密と蜜~命と共に滴り堕ちる大人の恋~
記憶力が悪いのか、父の事をほとんど覚えていない。写真を見ると、こんな感じの人だったかもしれない、と思う。
物腰が柔らかそうで優しそうな人。丸い鼻先と長めの睫は父から受け継いだようだ。
ブランコで背中を押してもらった大きな手。あれはきっと父の手。その感触だけはこの背中に大切な記憶として残っている。
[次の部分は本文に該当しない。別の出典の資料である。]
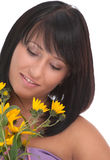 Portrait of a pretty young woman with yellow flowe Stock Photo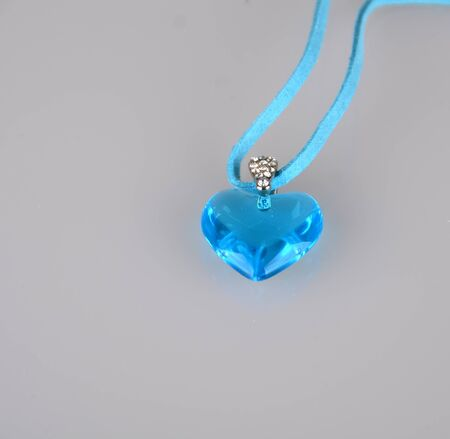 Light blue necklace was shot on gray surface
私に父の手の感触が残っているのだから、母はまだ鮮明に父の姿や体温が残っていて、忘れられないのだと思っていた。
それは私の美しく激しい思い込みだったようだ。
オーストラリアで撮った母のウエディングドレス姿を見せられた。
「歳も歳だし、ウエディングドレスなんていいって言ったんだけど、松井さんがどうしても見たいって。恥ずかしかったわ」
松井というのは母の再婚相手。
私は父の姓、鮫島を名乗っている。
ちっとも恥ずかしそうじゃない写真を見せるくらいなら、私をその式に呼んでほしかった。
事後報告なんてなんだか悔しい。
そうしてくれていたら、私は二人の事を心から祝福していたと思う。
今はその松井……さん、の連れ子と三人で幸せそうに暮らしている。